### Tasks to carry out:
- 1) In the Ledington biography, what city was Esther born in?
- 2) Name every child of Stanley and Esther Ledington given in the Ledington biography.

1889 - 1974
Esther Lorntz Ledington
Stanley Ledington, and his wife, Esther, were pioneer educators in the Seventh-day Adventist Church, He was a multi-talented person in the arts, an organist, choir conductor, composer, and watercolor artist. She was singer and linguist.
Stanley was born in Durham, England, on April 3, 1889, the son of William and Marie Ledington. He briefly attended Stanborough College, forerunner of Newbold College, and studied organ in Plymouth, England. He traveled to the U.S in November 1911, where he first worked in hospital administration, serving as assistant manager of the New England Sanitarium and Hospital in Massachusetts, and then as head of the hydrotherapy program at Battle Creek Sanitarium.
On December 1, 1913, he married Esther Olava Egenaes Lorntz, a singer who had been born in Oslo, Norway, and had come to the U.S. in September 1913. She had been born on November 19,1891, one of five children of John and Christine Warenskjold Lorentz. They would have three sons, Emery, Harold, and William, and a daughter, Phyllis.
In 1919, he became head of the music program at Hutchinson Theological Seminary in Hutchinson, Minnesota, now Maplewood Academy, and she taught voice for Danish-Norwegian students at HTS. From 1921 to 1928, he also served as editor of conference magazine, The Northern Union Reaper.
In 1924, in the first issue of The Waymark, an annual HTS publication, he noted that the enrollment was 200 (including academy students) and then spoke positively about the school's offerings. Within a year, however, the seminary enrollment dropped, and there was talk of closing the school and transferring the students to Broadview College in Illinois, which occurred in 1928. The Ledingtons moved there for one year and then accepted an invitation to teach music at Union College, beginning in the fall of 1929.
He taught at Union College until 1936, primarily in the choral area. He taught a vocal ensemble class, a select choral group that studied and performed English madrigals and works by composers Praetorius, J. S. Bach, Mozart and others. He also started glee clubs for both men and women in his first year at UC. In Ledington's final year at UC, he led a 75-member chorus that presented performances of both the Messiah and Haydn's Creation.

### Data segment:

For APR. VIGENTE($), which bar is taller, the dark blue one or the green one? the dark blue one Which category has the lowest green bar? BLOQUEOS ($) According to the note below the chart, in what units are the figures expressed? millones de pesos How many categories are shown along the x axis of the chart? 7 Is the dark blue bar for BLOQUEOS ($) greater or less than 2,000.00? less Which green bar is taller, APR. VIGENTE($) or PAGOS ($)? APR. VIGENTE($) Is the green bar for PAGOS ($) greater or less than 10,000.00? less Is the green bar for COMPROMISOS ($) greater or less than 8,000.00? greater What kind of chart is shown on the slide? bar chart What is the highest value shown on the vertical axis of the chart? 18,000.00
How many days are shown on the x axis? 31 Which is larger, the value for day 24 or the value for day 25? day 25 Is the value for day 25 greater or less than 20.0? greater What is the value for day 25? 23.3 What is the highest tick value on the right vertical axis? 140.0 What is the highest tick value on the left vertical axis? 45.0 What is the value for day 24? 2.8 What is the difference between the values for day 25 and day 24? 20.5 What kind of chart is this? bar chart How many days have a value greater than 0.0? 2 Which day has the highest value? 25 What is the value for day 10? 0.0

### Answers to the tasks:
- 1) Oslo, Norway.

- 2) Emery, Harold, William, and Phyllis.